- [Stated goal]:
Your task is to copy the listing exactly, with the pictures left out.

- [Material shown]:
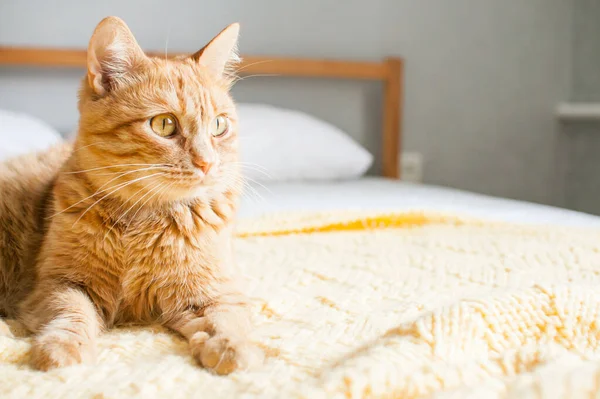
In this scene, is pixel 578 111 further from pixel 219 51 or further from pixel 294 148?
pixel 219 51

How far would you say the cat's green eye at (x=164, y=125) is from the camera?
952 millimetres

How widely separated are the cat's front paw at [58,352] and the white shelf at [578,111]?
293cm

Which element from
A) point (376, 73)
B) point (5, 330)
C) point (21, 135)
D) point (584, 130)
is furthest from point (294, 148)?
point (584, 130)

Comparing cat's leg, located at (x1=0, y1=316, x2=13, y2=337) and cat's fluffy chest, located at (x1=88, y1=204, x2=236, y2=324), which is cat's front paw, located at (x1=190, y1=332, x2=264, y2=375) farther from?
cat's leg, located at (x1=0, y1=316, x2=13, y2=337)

- [Result of the exercise]:
In this scene, is pixel 578 111 further from pixel 219 51 or further from pixel 294 148?
pixel 219 51

How far would you say the cat's green eye at (x=164, y=125) is from the camera?
952 millimetres

How widely separated are the cat's front paw at [58,352] and the white shelf at [578,111]?
293cm

Which element from
A) point (376, 73)
B) point (5, 330)
C) point (21, 135)
D) point (584, 130)
is furthest from point (294, 148)?
point (584, 130)

Comparing cat's leg, located at (x1=0, y1=316, x2=13, y2=337) and cat's fluffy chest, located at (x1=88, y1=204, x2=236, y2=324), which is cat's front paw, located at (x1=190, y1=332, x2=264, y2=375) farther from?
cat's leg, located at (x1=0, y1=316, x2=13, y2=337)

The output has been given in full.